Begin Data entries

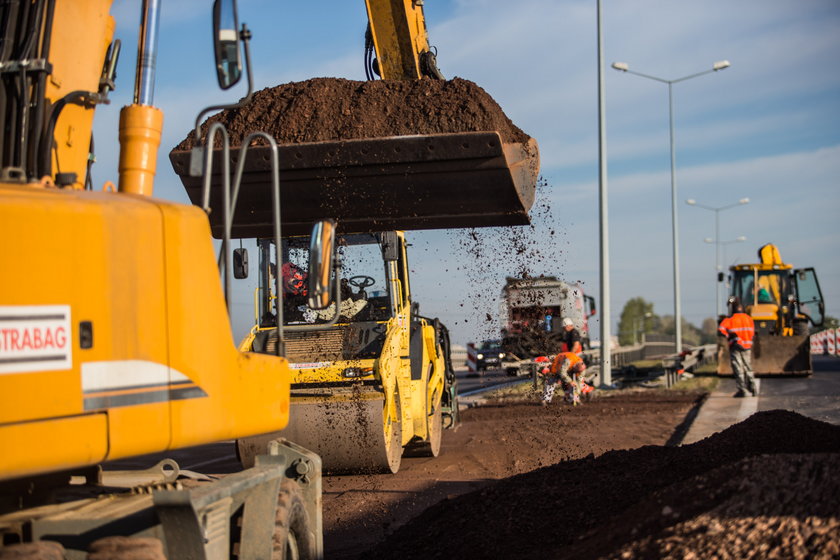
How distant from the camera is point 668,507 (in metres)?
4.80

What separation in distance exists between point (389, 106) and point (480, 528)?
11.3 feet

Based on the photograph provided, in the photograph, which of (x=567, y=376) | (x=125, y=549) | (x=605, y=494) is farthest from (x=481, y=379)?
(x=125, y=549)

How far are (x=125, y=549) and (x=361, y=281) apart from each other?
25.8 ft

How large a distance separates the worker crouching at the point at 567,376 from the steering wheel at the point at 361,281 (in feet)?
23.9

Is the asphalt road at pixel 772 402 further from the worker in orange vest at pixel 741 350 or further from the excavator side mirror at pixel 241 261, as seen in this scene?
the excavator side mirror at pixel 241 261

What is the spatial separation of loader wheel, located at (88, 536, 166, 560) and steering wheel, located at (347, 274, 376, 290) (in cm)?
774

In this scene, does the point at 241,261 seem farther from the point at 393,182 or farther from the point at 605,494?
the point at 605,494

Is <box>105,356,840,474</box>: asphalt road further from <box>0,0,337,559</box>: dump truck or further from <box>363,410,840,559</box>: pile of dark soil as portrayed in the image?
<box>0,0,337,559</box>: dump truck

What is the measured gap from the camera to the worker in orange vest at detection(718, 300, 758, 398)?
17.4 meters

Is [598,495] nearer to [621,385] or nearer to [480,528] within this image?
[480,528]

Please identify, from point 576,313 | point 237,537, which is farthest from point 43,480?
point 576,313

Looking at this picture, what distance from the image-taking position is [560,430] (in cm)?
1426

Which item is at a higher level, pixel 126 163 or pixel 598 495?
pixel 126 163

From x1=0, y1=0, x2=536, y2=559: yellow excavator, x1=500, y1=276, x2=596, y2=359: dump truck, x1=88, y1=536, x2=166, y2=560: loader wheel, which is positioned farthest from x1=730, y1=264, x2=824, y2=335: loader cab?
x1=88, y1=536, x2=166, y2=560: loader wheel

End Data entries

**Work to do**
Lay out all the lines above as a two-column CSV with the columns text and answer. Give one row for each line and its answer, put each field in quotes, turn any line breaks into spaces, and leave the pictures out.

**The solution**
text,answer
"How distant from the camera is point 668,507 (in metres)?","4.80"
"What separation in distance exists between point (389, 106) and point (480, 528)?","11.3 feet"
"Based on the photograph provided, in the photograph, which of (x=567, y=376) | (x=125, y=549) | (x=605, y=494) is farthest from (x=481, y=379)?","(x=125, y=549)"
"How far are (x=125, y=549) and (x=361, y=281) apart from each other?","25.8 ft"
"How large a distance separates the worker crouching at the point at 567,376 from the steering wheel at the point at 361,281 (in feet)?","23.9"
"Is the asphalt road at pixel 772 402 further from the worker in orange vest at pixel 741 350 or further from the excavator side mirror at pixel 241 261, as seen in this scene?","the excavator side mirror at pixel 241 261"
"What is the spatial separation of loader wheel, located at (88, 536, 166, 560) and steering wheel, located at (347, 274, 376, 290) (in cm)?","774"
"In this scene, does the point at 241,261 seem farther from the point at 393,182 or farther from the point at 605,494?","the point at 605,494"
"Is <box>105,356,840,474</box>: asphalt road further from <box>0,0,337,559</box>: dump truck or further from <box>363,410,840,559</box>: pile of dark soil as portrayed in the image?","<box>0,0,337,559</box>: dump truck"
"What is the measured gap from the camera to the worker in orange vest at detection(718, 300, 758, 398)?","17.4 meters"
"Is [598,495] nearer to [621,385] or nearer to [480,528] within this image?","[480,528]"
"Please identify, from point 576,313 | point 237,537, which is farthest from point 43,480?","point 576,313"
"Looking at this picture, what distance from the image-taking position is [560,430] (in cm)?","1426"
"Which item is at a higher level, pixel 126 163 or pixel 598 495?","pixel 126 163"
"From x1=0, y1=0, x2=536, y2=559: yellow excavator, x1=500, y1=276, x2=596, y2=359: dump truck, x1=88, y1=536, x2=166, y2=560: loader wheel, which is positioned farthest from x1=730, y1=264, x2=824, y2=335: loader cab?","x1=88, y1=536, x2=166, y2=560: loader wheel"